Publication-only abstracts (abstract number preceded by an "e"), published in conjunction with the 2019 ASCO Annual Meeting but not presented at the Meeting, can be found online only.
Angiotensin-converting enzyme inhibitor prescription is associated with decreased progression-free survival (PFS) and overall survival (OS) in patients with lung cancers treated with PD-1/PD-L1 immune checkpoint blockers.
Metastatic Non-Small Cell Lung Cancer
Lung Cancer—Non-Small Cell Metastatic
2019 ASCO Annual Meeting
J Clin Oncol 37, 2019 (suppl; abstr e20512)

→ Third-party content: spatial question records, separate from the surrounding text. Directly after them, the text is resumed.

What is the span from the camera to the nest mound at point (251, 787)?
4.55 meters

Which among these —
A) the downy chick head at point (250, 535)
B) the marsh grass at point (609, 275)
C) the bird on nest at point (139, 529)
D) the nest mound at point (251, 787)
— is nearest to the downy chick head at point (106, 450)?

Author(s): Soleine Medjebar, Corentin Richard, Jean-David Fumet, Julie Malo, Arielle Elkrief, Normand Blais, Mustapha Tehfe, Marie Florescu, Romain Boidot, Caroline Truntzer, Bertrand Routy, François Ghiringhelli; Centre Georges Francois Leclerc, Dijon, France; Research Platform in Biological Oncology, Center GF Leclerc, Dijon, France; CGFL, Dijon, France; CRCHUM, Montreal, QC, Canada; McGill University Health Centre, Montréal, QC, Canada; Centre Hospitalier de l'Université de Montréal (CHUM), Montréal, QC, Canada; Centre Hospitalier Universite de Montreal- Hopital Notre Dame, Montreal, QC, Canada; Centre Hospitalier de l'Université de Montréal, Montréal, QC, Canada; Centre Hospitalier de l'Université de Montréal, Montreal, QC, Canada; Department of Medical Oncology, Center GF Leclerc, Dijon, France, Dijon, France
Background: Angiotensin converting enzyme (ACE) inhibitors are used to treat hyperblood pressure and congestive heart failure. Preclinical evidence show that ACE has a role in both innate and adaptive responses thus suggesting a capacity of ACE to promote antitumor immunity. Interaction between ACE inhibitors and Immune checkpoint blockers (ICB) has not been investigated in cancer patients (pts). Our study evaluated the effect of ACE inhibitors in Non Small cell lung cancer (NSCLC) pts treated with PD-1/PD-L1 inhibitors. Methods: We conducted a retrospective multicohort retrospective analysis of pts treated with PD-1/PD-L1 inhibitors for NSCLC at Dijon Cancer Center, and at the University of Montreal Hospital. ACE inhibitors groups were defined as pts treated with ACE inhibitors given during the treatment with ICB. PFS and OS were compared between both groups among all pts. Statistical analyses were performed using the Kaplan-Meier method and Cox univariate analysis. Multivariate Cox regression analyses was used to adjust for classical prognostic factors. Tumor RNA sequencing were performed and CIBERSORT was used to estimate immune cell infiltration in ACE inhibitors group and None ACE inhibitors group. Results: Among 283 pts included (177 pts from Dijon, and 106 pts from Montreal), 27 (10%) received ACE inhibitors. ACE inhibitors group did not differ from None ACE inhibitors group for main clinical prognostic characteristics. However, ACE inhibitors group are more frequently treated with statin, beta blocker and metformin. ACE inhibitors group had shorter median PFS compared to None ACE inhibitors group : 2.5 vs. 3.8 months, p = 0.02 (HR = 1.7 IC95% 1.1-2.5 p = 0.02 Cox Univariate). The negative impact of ACE inhibitors group was maintained after multivariate analyses adjusting for risk factors (HR = 1.9 IC95% 1.1-3.5 p = 0.02 for PFS and HR = 2.3 IC95% 1.2-4.4 p = 0.01 for OS). RNA sequencing and CIBERSORT analysis underlines that ACE inhibitors group has lower M1 macrophage, activated Mast cells, NK cells and memory activated T cells thus suggesting an immunosuppressive state. Conclusions: ACE inhibitors prescription concomitant to the PD-1/PD-L1 inhibitors treatment impairs the outcome in patients with advanced NSCLC pts. This reduction is independent of classical prognostic factors. Biological date underlines an immunosuppressive state in ACE inhibitors group. These data should be validated in larger cohort.